How We Built a Machine Learning Platform in 6 Months
Our journey in using Segment and GCP to build a scalable platform that helps us achieve our company’s mission.
Norrøna’s mission is to create the greatest outdoor products. We design and produce physical products to satisfy the most extreme users — we are not your typical data science company.
In 2029 Norrøna will be 100 years. By then (we think), machine learning (ML) will be a fundamental part of our company, contributing to better customer experiences and higher quality products.
This article describes how we built a Google Cloud machine learning platform that allows us to realize some short-term use cases and brings us closer to our future vision. The complete platform, from data collection to serving machine learning predictions, took us about 6 months to build.
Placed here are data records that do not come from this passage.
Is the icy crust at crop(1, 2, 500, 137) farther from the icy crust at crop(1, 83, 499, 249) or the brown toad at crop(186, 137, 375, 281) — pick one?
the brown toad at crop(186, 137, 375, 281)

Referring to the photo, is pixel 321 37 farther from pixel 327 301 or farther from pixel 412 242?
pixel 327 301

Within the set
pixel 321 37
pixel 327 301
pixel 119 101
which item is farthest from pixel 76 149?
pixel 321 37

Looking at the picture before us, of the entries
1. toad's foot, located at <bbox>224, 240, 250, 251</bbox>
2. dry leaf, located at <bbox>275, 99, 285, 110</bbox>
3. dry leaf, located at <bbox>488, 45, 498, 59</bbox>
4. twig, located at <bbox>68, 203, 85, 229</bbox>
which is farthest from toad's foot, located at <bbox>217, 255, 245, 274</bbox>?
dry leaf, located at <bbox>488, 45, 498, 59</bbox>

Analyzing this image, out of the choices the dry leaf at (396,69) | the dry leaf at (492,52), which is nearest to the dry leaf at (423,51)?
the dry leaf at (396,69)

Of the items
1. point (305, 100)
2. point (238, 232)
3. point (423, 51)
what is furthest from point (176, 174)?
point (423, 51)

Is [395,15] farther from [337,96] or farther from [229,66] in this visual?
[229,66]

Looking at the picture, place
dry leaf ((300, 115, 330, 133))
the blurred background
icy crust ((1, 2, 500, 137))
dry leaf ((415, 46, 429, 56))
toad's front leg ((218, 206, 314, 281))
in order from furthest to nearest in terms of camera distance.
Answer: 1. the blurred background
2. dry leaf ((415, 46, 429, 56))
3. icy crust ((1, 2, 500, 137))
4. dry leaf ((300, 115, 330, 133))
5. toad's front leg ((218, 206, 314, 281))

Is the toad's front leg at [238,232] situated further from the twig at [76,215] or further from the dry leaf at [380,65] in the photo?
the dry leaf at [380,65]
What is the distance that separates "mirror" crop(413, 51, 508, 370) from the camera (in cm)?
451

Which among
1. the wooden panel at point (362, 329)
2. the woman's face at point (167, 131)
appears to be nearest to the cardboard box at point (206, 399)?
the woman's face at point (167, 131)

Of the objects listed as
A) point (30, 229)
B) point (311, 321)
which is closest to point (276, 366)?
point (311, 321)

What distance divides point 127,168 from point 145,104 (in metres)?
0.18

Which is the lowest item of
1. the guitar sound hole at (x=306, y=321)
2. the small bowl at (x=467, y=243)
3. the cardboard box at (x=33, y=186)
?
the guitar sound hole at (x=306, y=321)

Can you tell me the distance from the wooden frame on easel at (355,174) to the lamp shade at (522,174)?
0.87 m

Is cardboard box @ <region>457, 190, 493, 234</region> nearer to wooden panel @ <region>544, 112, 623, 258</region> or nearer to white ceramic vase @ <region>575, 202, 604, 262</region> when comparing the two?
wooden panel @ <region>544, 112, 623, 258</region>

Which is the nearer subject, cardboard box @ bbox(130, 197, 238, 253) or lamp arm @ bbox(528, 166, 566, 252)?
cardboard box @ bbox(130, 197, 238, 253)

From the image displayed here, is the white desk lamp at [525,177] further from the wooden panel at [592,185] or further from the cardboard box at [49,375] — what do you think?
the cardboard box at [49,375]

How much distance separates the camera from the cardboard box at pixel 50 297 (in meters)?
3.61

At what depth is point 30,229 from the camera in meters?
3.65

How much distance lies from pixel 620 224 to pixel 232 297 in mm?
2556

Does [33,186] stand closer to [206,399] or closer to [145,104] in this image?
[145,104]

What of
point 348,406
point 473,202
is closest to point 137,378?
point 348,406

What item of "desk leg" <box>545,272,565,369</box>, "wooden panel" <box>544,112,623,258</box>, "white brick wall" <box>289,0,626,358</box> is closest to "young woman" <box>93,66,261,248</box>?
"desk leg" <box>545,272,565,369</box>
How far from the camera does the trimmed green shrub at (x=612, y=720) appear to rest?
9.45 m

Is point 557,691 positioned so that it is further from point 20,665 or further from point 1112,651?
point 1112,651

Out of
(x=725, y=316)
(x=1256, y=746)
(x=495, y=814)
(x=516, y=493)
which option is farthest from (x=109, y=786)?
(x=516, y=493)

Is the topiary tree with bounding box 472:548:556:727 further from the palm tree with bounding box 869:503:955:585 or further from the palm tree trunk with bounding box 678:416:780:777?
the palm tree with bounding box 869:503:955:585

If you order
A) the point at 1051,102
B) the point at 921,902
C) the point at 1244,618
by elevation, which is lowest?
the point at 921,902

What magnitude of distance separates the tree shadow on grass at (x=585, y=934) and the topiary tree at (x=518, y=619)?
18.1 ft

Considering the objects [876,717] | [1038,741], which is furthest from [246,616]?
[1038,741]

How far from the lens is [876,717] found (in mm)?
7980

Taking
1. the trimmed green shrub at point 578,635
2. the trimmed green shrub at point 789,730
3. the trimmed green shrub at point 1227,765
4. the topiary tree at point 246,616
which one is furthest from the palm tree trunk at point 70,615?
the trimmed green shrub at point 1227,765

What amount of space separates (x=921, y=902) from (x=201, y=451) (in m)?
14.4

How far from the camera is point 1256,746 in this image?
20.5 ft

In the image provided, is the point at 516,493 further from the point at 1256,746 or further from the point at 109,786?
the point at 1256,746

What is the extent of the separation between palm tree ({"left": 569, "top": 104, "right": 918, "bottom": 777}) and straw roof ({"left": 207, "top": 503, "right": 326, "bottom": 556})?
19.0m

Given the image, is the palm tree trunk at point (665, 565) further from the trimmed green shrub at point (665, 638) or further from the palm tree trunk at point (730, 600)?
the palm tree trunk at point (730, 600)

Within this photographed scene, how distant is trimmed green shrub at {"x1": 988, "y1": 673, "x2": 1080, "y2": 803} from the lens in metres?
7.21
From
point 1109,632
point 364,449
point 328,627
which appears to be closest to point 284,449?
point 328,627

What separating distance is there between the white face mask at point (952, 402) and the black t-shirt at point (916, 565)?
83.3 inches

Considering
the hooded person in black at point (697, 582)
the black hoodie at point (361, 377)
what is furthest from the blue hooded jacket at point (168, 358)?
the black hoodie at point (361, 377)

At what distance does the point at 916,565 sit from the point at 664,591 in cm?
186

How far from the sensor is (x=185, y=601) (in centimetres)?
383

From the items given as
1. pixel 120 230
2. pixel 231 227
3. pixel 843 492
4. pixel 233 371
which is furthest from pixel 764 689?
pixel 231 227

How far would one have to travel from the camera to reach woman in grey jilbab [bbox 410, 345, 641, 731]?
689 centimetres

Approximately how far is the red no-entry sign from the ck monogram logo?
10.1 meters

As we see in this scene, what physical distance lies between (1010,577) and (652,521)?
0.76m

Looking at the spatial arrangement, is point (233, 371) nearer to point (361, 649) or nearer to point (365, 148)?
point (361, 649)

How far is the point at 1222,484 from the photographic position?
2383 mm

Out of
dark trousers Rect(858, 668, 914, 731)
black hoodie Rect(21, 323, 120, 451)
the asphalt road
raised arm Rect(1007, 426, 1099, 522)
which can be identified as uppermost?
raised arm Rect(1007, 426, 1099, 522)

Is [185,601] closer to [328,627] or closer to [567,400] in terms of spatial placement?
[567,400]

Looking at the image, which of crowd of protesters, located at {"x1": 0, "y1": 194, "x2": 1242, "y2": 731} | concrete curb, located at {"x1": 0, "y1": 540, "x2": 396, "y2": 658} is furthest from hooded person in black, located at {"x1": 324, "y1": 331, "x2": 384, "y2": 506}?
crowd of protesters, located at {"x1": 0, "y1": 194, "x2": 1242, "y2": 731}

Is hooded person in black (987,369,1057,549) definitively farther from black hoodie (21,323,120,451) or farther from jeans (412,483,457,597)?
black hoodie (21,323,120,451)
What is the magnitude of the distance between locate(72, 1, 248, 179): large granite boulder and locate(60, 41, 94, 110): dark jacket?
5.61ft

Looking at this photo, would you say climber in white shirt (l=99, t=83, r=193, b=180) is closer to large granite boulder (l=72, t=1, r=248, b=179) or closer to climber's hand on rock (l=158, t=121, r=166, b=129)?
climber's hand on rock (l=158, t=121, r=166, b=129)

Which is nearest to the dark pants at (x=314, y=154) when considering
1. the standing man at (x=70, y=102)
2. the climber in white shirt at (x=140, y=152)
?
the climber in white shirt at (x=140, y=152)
With the article we hope to inspire and show that ML use cases are very much in reach, also for small- and medium sized companies.
The fewer moving parts, the better
Our ambition was to build a platform that would be relatively future proof. It should scale in terms of number of different ML scenarios and accommodate the likely increasing volume of queries to the endpoints that would serve the algorithmic output to the organization. Lastly, we wanted the solution to be as simple as possible. The fewer moving parts, the better.
A separate environment for testing
As companies become more data (read algorithm) driven, the ability to test new solutions without affecting production becomes hugely important. Traditionally though, establishing a test environment has not been high on the data scientists’ priority list (this is at least true for the cowboy-data-scientists we have been hanging out with). Also here, data science has plenty to learn from software development.
Early on we opted to build two separate environments, we call them creatively development and production. These are in practice two identical projects in GCP and they allow us to test a complete ML solution without affecting any production processes.
Deployment of code to the two projects is orchestrated by Jenkins which is running on a third project in our GCP organization: infrastructure. A commit to our development Github repository triggers a deployment by Jenkins via a webhook. Similarly, a code merge to production repository deploys a new version of our ML platform to production.
Jenkins is also used for other tasks, such as copying data from data warehouse to development and for scheduling Google AI Platform jobs, but more about that later.
BigQuery as the main data platform
The majority of Norrøna’s data assets are stored in Google BigQuery (yet in another GCP project). This data supports not only our ML work but also enables a number of business intelligence solutions.
Norrøna uses Segment for data collection and master data management. Segment offers out-of-the-box and close-enough-to-real-time tracking of user interactions on both client and server side and assigns a customer ID, either identifiable or anonymous depending on GDPR consent, to each customer.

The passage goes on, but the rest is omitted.